## WORK ORDER 1
Answer these questions using the blog post about a day at the V&A.
(a) What did the Courtaulds make and sell to earn their money?
(b) At which tube station was Stelios Haji-Ioannu seen?
(c) What is Stephen Jones's trade?
## WORK ORDER 2
List every role or pursuit that the blog post about a day at the V&A gives for Henry Wellcome.
## WORK ORDER 3
Carry on the blog post about a day at the V&A from its last sentence.

## PAGE TEXT
-------------------------

Saturday, November 1, 2008

Bit o' culture

I was in the V&A yesterday. It's full of so much stuff. But you get that in museums. It made me realise that the victorians were obsessed with death. The place is full of funeral statues and tombs and mourning clothes. I don't know why. They must have been miserable buggers. I did find out that the Courtaulds, who were one of the richest industrial families in the country, made all their money from making mourning crepe and flogging it to all the widows from a massive shop on Regent St. Now they flog Macs and Gap on Regent Street. The museum was also full of very bored looking kids who obviously really wanted to see the dinosaurs in the Natural History Museum but their parents refused to stand in the queue. They would get to see lots of boobies though; the place is full of art you see. Every schoolboys dream, or maybe not in the age of online porn. The victorians also managed to combine some pretty broad interests, for example Henry Wellcome, founder of Wellcome Pharmaceuticals, who was a pharmacist, explorer, art collector and pioneer of aerial photography. Now that's a CV by any definition.

I did increase my celebrity quota yesterday too. Well if you can call Stelios Haji-Ioannu a celeb, he's the bloke that founded EasyJet and has the unhealthy obsession with all things orange. I was very gratified to see he still uses the tube though, even if it is the posh one at South Kensington. I also saw Stephen Jones wearing a really bad hat. That only makes sense if you know that he's a milliner I suppose. Again I am wearing the definition of celebrity pretty thin here.

-------------------------

## DATA SHOWN

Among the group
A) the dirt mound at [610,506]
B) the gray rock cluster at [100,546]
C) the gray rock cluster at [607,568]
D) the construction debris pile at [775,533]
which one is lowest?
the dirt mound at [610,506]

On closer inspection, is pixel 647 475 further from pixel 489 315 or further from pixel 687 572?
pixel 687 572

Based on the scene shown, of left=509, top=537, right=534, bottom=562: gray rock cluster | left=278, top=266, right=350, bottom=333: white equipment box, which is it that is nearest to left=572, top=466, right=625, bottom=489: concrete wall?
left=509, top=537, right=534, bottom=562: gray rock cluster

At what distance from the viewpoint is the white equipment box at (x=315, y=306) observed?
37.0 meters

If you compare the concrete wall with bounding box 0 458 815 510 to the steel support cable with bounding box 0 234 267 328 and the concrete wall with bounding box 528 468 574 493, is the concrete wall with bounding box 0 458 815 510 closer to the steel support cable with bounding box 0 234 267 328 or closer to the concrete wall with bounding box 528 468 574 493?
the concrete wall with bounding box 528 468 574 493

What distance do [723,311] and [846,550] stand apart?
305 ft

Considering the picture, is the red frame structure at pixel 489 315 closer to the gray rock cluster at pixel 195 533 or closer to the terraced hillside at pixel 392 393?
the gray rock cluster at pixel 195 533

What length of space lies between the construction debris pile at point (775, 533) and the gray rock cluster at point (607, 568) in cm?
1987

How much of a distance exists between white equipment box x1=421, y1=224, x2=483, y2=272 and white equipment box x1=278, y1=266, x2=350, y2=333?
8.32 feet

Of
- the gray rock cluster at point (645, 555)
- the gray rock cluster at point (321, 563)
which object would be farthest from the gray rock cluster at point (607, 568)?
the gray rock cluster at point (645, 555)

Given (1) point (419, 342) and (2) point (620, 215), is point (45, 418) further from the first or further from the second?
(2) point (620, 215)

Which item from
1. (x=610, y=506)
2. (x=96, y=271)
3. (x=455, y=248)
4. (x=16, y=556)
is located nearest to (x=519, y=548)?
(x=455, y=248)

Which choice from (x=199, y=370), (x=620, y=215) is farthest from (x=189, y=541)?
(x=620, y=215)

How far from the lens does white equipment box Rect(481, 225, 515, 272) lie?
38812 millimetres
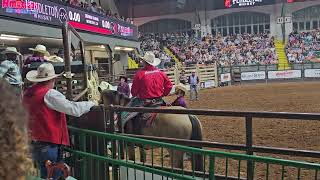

-------------------------

## RESPONSE 1
(a) They made mourning crepe and sold it to widows from a massive shop on Regent St.
(b) South Kensington.
(c) He is a milliner.

## RESPONSE 2
Founder of Wellcome Pharmaceuticals, pharmacist, explorer, art collector, pioneer of aerial photography

## RESPONSE 3
I've just got in from the theatre, The 39 Steps, which was brilliant if you get a chance to see it (it's on in London and New York so you have a choice), and obviously it's Halloween and, boy, are the locals getting into the spirit. I've never seen so many adults with face paint outside a football stadium. It seems especially popular with the boys and girls (who like boys and girls, respectively) on Old Compton Street, most of them are out in nothing but tiny shorts and a coat of red paint. I would like to point out that it's October and about 4º so if anyone says those gay boys are soft I would beg to differ. Unless they just put partying above pain? Mind you it might be like this on Old Compton every Friday night for all I know.

As for me I'm off to bed to avoid the ghouls, ghosts and drunk Australians on the Tube.